(Stored data entries)
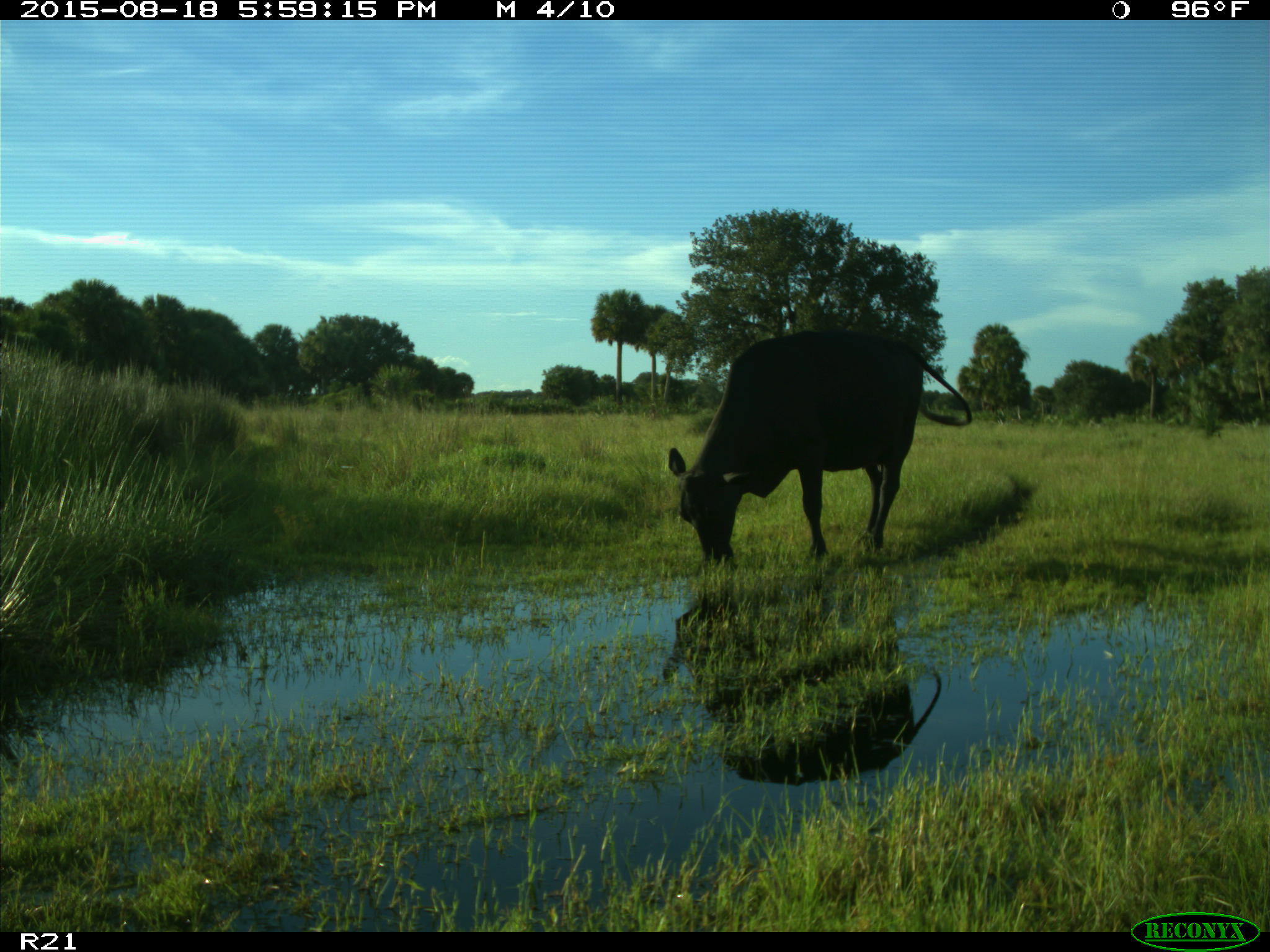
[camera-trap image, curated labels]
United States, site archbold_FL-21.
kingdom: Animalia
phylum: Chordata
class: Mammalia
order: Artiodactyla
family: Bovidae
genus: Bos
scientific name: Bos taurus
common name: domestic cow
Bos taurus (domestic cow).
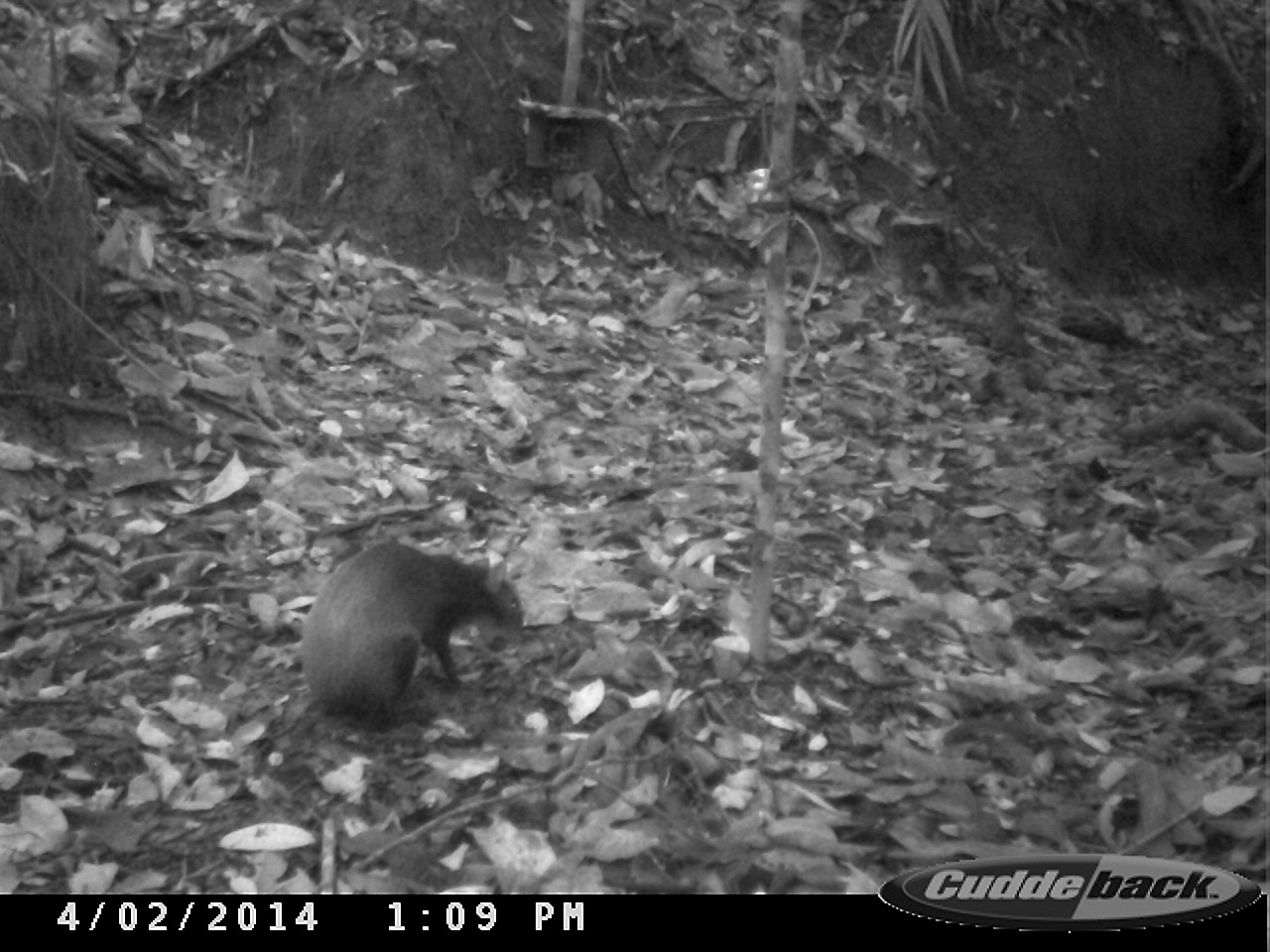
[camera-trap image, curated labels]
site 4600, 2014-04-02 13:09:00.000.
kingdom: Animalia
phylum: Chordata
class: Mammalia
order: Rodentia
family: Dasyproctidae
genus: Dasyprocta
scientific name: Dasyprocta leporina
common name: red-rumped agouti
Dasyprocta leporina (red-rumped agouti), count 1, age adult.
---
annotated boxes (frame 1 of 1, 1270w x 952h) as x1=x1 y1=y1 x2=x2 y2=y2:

Exercise prompt: Please print all the data above word for word. Pictures should not appear in the copy.

The answer:
[camera-trap image, curated labels]
United States, site archbold_FL-21.
kingdom: Animalia
phylum: Chordata
class: Mammalia
order: Artiodactyla
family: Bovidae
genus: Bos
scientific name: Bos taurus
common name: domestic cow
Bos taurus (domestic cow).
[camera-trap image, curated labels]
site 4600, 2014-04-02 13:09:00.000.
kingdom: Animalia
phylum: Chordata
class: Mammalia
order: Rodentia
family: Dasyproctidae
genus: Dasyprocta
scientific name: Dasyprocta leporina
common name: red-rumped agouti
Dasyprocta leporina (red-rumped agouti), count 1, age adult.
---
annotated boxes (frame 1 of 1, 1270w x 952h) as x1=x1 y1=y1 x2=x2 y2=y2:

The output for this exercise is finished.